» **EXERCISE PASSAGE**:
What is Aburasokomutsu アブラソコムツ ?
Aburasokomutsu is the Japanese name for the escolar, which is supposedly called “butterfish” or “white tuna” in the trade. Contrary to this name, the escolar does not belong to the butterfish family, but belongs to the snake mackerels. Unlike in Japan, you can often find aburasokomutsu in the display (neta-bako, ネタ箱) of western sushi bars and restaurants.
The name “butterfish” or “white tuna” originates from a purely commercial motivation and should sound more appealing to the consumer. However, its full-bodied, very fatty and slightly sweet taste, reminiscent of butter, cannot be denied.
Escolar as Sushi or Sashimi
There is hardly any other fish that is better suited to the false name “butterfish” or “white toro” than the escolar. The shiny, matte white meat is firm, very tender, full-bodied and accompanied by aromas that have a strikingly strong taste of butter. Compared to tuna, the meat is slightly more sour and less fresh in taste.

(Stored entries)
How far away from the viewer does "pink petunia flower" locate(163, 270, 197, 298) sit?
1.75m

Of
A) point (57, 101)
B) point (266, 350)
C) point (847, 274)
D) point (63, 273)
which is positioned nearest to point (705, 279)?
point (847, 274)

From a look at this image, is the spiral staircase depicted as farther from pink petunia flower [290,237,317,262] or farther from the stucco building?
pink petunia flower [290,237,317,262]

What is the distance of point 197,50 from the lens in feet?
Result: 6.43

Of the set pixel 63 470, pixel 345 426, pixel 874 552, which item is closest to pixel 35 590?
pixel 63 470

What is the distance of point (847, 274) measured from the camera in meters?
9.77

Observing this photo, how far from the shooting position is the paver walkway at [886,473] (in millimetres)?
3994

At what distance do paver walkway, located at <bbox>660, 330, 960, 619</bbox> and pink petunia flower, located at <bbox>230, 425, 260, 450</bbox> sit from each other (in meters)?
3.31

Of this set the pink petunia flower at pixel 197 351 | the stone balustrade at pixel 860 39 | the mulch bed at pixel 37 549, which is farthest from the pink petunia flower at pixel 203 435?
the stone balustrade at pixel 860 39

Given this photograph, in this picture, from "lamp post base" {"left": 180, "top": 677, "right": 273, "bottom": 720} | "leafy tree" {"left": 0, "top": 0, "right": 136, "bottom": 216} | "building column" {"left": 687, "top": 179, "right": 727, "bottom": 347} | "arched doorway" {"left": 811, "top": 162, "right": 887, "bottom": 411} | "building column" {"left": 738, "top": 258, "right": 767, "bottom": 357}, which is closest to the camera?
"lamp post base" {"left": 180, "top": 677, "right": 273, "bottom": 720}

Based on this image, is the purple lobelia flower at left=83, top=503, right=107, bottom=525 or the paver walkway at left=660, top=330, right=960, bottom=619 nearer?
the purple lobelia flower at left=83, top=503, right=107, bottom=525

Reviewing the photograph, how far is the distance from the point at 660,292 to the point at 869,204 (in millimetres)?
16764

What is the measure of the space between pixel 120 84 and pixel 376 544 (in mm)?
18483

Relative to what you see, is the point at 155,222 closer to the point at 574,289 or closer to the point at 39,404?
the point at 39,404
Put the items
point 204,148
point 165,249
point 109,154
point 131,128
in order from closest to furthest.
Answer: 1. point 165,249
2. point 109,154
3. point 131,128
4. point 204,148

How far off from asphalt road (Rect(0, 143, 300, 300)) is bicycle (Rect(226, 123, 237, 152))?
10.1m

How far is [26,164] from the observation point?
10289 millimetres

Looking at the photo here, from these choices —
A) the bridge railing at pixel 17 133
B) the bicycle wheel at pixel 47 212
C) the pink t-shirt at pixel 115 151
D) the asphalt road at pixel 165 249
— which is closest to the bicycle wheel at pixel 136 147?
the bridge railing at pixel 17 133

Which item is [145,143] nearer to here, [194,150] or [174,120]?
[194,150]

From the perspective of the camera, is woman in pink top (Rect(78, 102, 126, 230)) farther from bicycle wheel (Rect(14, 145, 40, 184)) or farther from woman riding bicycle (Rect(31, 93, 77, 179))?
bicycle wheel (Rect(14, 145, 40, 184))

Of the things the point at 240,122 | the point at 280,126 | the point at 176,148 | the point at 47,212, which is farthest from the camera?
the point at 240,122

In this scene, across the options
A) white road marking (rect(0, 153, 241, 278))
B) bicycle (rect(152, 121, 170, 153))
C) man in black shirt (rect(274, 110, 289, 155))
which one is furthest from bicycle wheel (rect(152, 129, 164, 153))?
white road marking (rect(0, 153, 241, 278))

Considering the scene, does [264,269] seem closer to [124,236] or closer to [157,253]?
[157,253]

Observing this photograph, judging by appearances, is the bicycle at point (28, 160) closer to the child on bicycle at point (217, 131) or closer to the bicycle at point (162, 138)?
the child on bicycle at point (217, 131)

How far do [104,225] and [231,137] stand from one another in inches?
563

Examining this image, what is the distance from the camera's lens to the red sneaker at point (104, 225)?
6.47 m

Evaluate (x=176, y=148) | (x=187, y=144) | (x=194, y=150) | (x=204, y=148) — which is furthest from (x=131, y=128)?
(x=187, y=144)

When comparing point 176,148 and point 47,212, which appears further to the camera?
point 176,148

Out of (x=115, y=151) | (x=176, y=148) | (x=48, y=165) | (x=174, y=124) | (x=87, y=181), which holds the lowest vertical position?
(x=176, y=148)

» **PROBLEM A**: In the escolar passage, which family does the escolar belong to?
» **PROBLEM B**: Please repeat the escolar passage between "Escolar as Sushi" and "fresh in taste.", inclusive.

» **EXERCISE RESPONSE A**: The escolar belongs to the snake mackerels.

» **EXERCISE RESPONSE B**:
Escolar as Sushi or Sashimi
There is hardly any other fish that is better suited to the false name “butterfish” or “white toro” than the escolar. The shiny, matte white meat is firm, very tender, full-bodied and accompanied by aromas that have a strikingly strong taste of butter. Compared to tuna, the meat is slightly more sour and less fresh in taste.